The weak LD from the dehumidifier 934 passes to the pump 930 through conduit 937 and is pumped to Low Temperature Regenerator Heat Exchanger (LTRHE) 933 where it gets heated by the heated LD exiting the LTR 18 and further flows to High Temperature Regenerator Heat Exchanger (HTRHE) 41, through conduit 938, where it is heated further by hot LD exiting from HTR 32 and passes through conduit 33 and is introduced in to HTR 32. Water vapor is generated from the LD at high temperature and pressure due to the addition of heat 39, from suitable heat sources. This vapor passes through conduit 36 and gets sensibly cooled in HTRHE 41. Further it passes through conduit 10 and flows through the passages of LTR 8 and gets condensed completely in passages of LTR transferring its heat of condensation to the LD. This increases the energy efficiency of the process. This water then passes through conduit 12 and flows into trough 3 through valve 931 controlled by float 948, excess water is drained out through valve 948.

Partially regenerated LD from HTR 32 exits through conduit 34 and then passes through HTRHE 41 where it gets cooled and further passes to LTR 18 through conduit 6. After complete regeneration of LD in LTR it exits through conduit 935 and then passes through LTRHE 933 where it gets sub-cooled by the LD leaving the dehumidifier 934 and the regenerated LD enters the dehumidifier 934 through conduit 936 and leaves as weak LD through conduit 937 to the suction of the LD pump 930. The dehumidifier 934 may be located at distant locations in which case the conduits 936 and 937 are sufficiently long to service the dehumidifiers.

§ **Raw data**
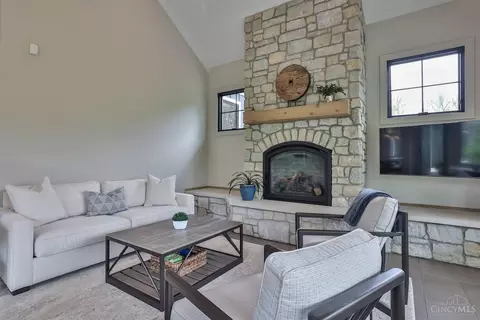 Living - 5705 Graves Rd, Cincinnati, OH 45243 photo 7 of 7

§ **Instruction**
In the liquid desiccant text, copy out everything from "Partially regenerated LD" down to "service the dehumidifiers.", renaming "dehumidifier 934" to "dehumidifier unit 934" throughout.

§ **Final answer**
Partially regenerated LD from HTR 32 exits through conduit 34 and then passes through HTRHE 41 where it gets cooled and further passes to LTR 18 through conduit 6. After complete regeneration of LD in LTR it exits through conduit 935 and then passes through LTRHE 933 where it gets sub-cooled by the LD leaving the dehumidifier unit 934 and the regenerated LD enters the dehumidifier unit 934 through conduit 936 and leaves as weak LD through conduit 937 to the suction of the LD pump 930. The dehumidifier unit 934 may be located at distant locations in which case the conduits 936 and 937 are sufficiently long to service the dehumidifiers.